• [Action item A] Reproduce the entries from the first one through the line containing "ＴＲＵＮＫ　ＨＯＴＥＬの画像｜新郎新婦側", with both ends included. Leave out the pictures.

##### Passage provided #####

Interviews

WE TALK AT LENGTH WITH RECORD-MAKERS ABOUT HOW THEY MAKE RECORDS.

INTERVIEWS

Nate Smith : Listening Hard

ISSUE #143
Cover for Issue 143
May 2021

A drummer can make or break a session, and I have always loved getting their perspectives on the recording process as well as the variety of roles they play in the studio. After several solo records and appearances on records by Dave Holland, Brittany Howard, The Fearless Flyers, Chris Potter, Norah Jones, and Paul Simon – to name a few – drummer and composer Nate Smith certainly has perspective to offer and some great stories to tell.

Nate Smith
Interview image
Interview image
Interview image
How did music get sparked for you?
I spent my childhood and teenage years in Chesapeake, Virginia. My fascination with music all started with my dad’s record collection. He has a lot of records. His tastes were in the instrumental R&B world. He was big into the genre of music that unfortunately became known as smooth jazz. It was a generation before that; the soul jazz that was not contrived for commercial use. It was cats playing.
Was that kind of a CTI Records type-vibe?
Yeah, CTI and Creed Taylor, Quincy Jones, those Jazz Crusaders’ records, and the Bob James albums. That brings back all my childhood memories; the music that was in the house. I started mimicking what I was hearing on those records, trying to play along with Steve Gadd, Harvey Mason, and all those great drummers. I was loving the sound of their drums on those records. I’ve always gravitated towards that. My recording career started for me in college. I went to James Madison University, as a percussion performance major, but I decided halfway through my freshman year that I wanted to work more on the media side of music. There was a course called Mass Communications – a blanket term for anything in media. I ended up getting a degree in Mass Comm, but there was an emphasis in Recording and Production. It was the best of both worlds. I got to play the drums and be in the studio, so that’s where the fascination started for me of playing in the studio.

“I walk into the door trying to be as open as I can about the music, not walking in with any preconceived ideas.”

Were you working on engineering?

#####

• [Action item B] Name every artist the Nate Smith interview lists as having had records on which he appeared.

##### Raw data #####

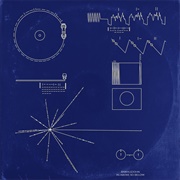 As Above, So Below (Ankhlejohn & Navy Blue, 2020)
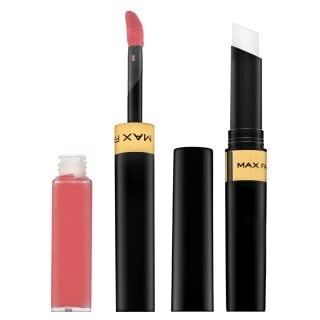 Max Factor Lipfinity Lip Colour течно червило 022 Forever Lolita - Грим - Сравни цени от 1 магазин с безплатна доставка
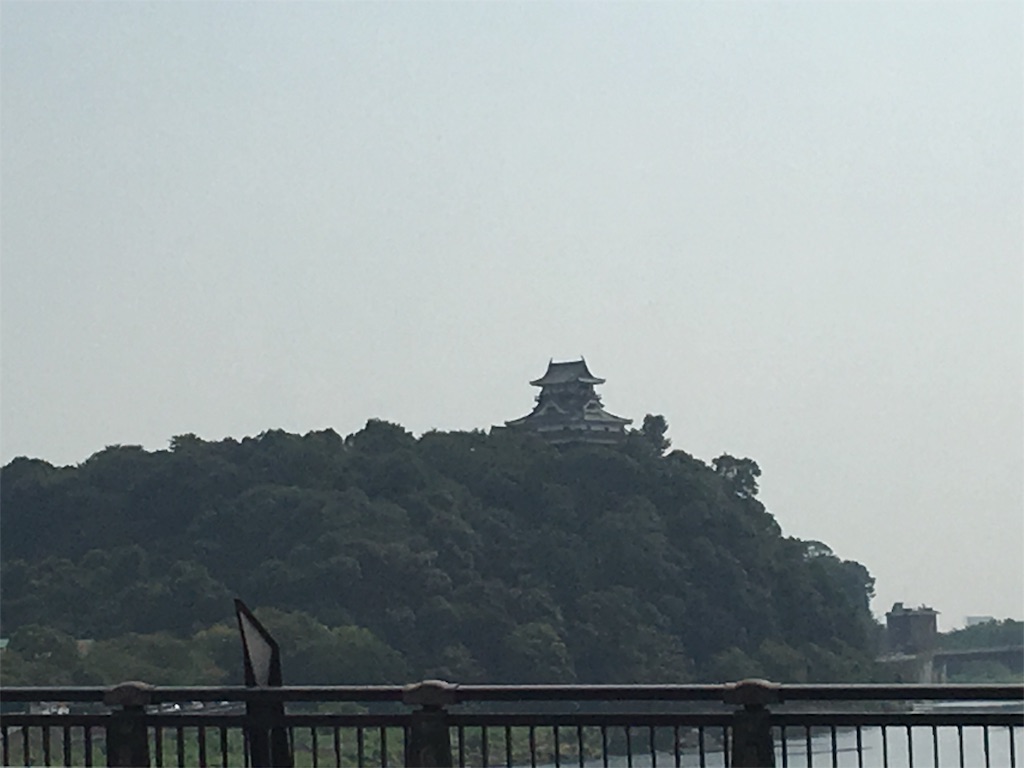 f:id:fm_36:20160819182813j:image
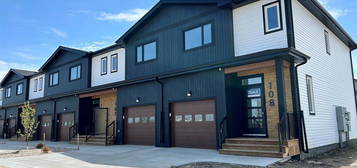 304 32 Lynx Street, Winnipeg, Manitoba 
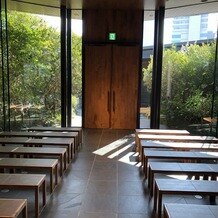 ＴＲＵＮＫ　ＨＯＴＥＬの画像｜新郎新婦側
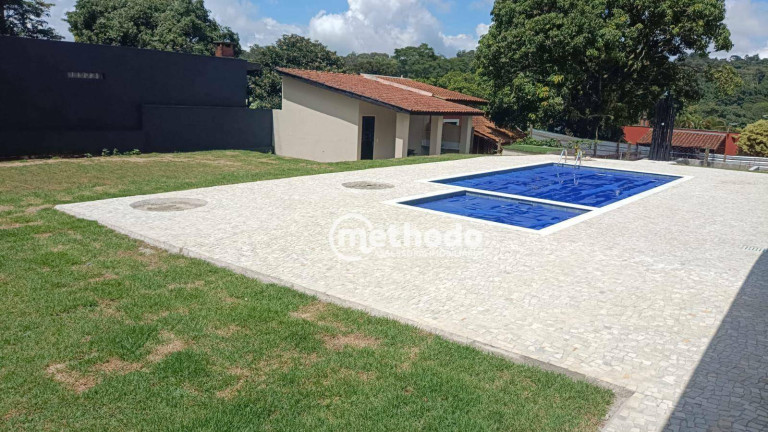 Imagem Casa com 3 Quartos à Venda, 320 m² em Fazenda Hotel São Bento Do Recreio - Valinhos Imagem Casa com 3 Quartos à Venda, 320 m² em Fazenda Hotel São Bento Do Recreio - Valinhos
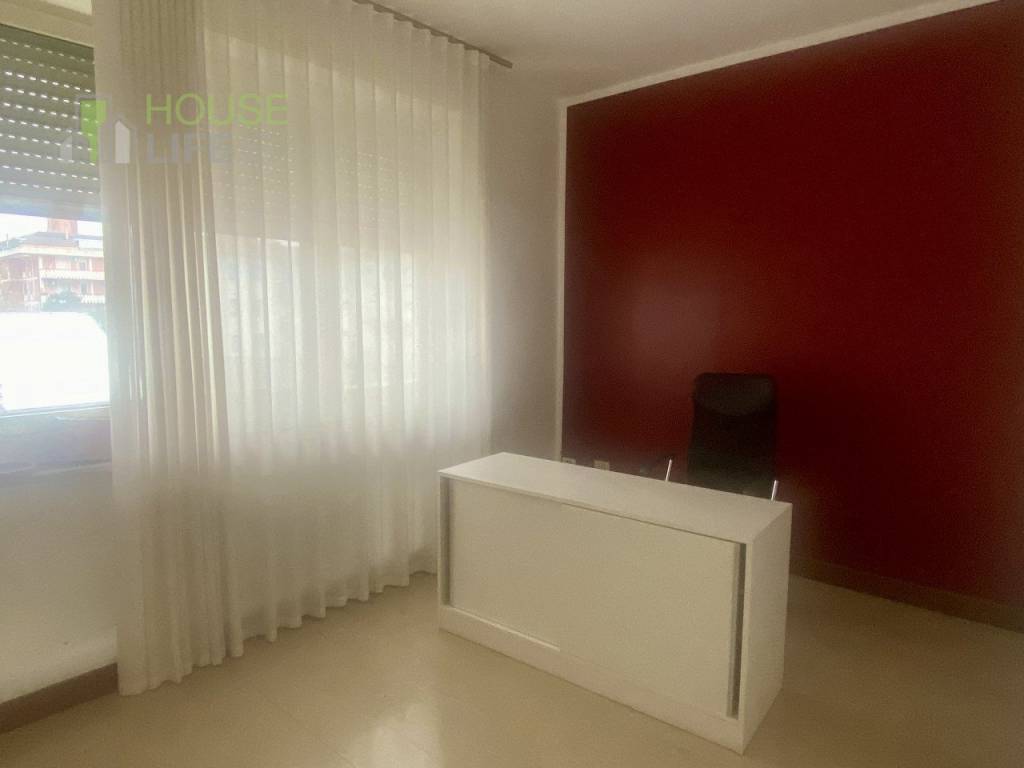 Immobile a Vicenza in Viale San Lazzaro - Foto 3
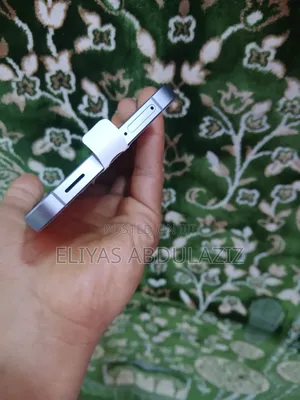 New Samsung Galaxy A57 256 GB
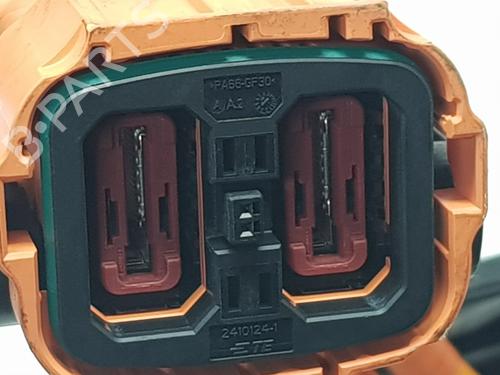 Other MG MG ZS SUV (AZS1) | BP33056231O1 - Image 2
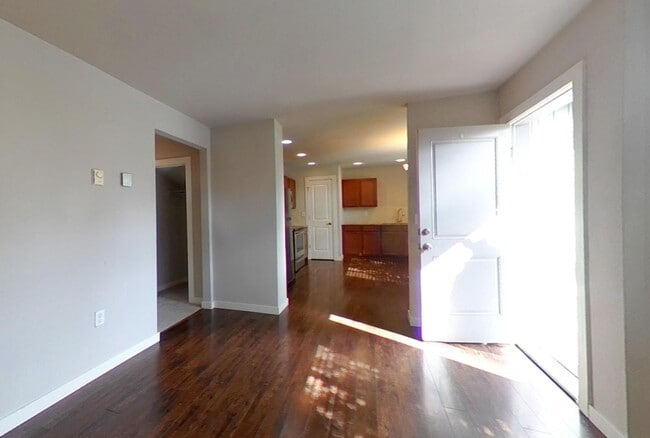 1713 17th St in Everett, WA - Building Photo - Building Photo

#####

• [Answer section A]
 As Above, So Below (Ankhlejohn & Navy Blue, 2020)
 Max Factor Lipfinity Lip Colour течно червило 022 Forever Lolita - Грим - Сравни цени от 1 магазин с безплатна доставка
 f:id:fm_36:20160819182813j:image
 304 32 Lynx Street, Winnipeg, Manitoba 
 ＴＲＵＮＫ　ＨＯＴＥＬの画像｜新郎新婦側

• [Answer section B] Dave Holland, Brittany Howard, The Fearless Flyers, Chris Potter, Norah Jones, Paul Simon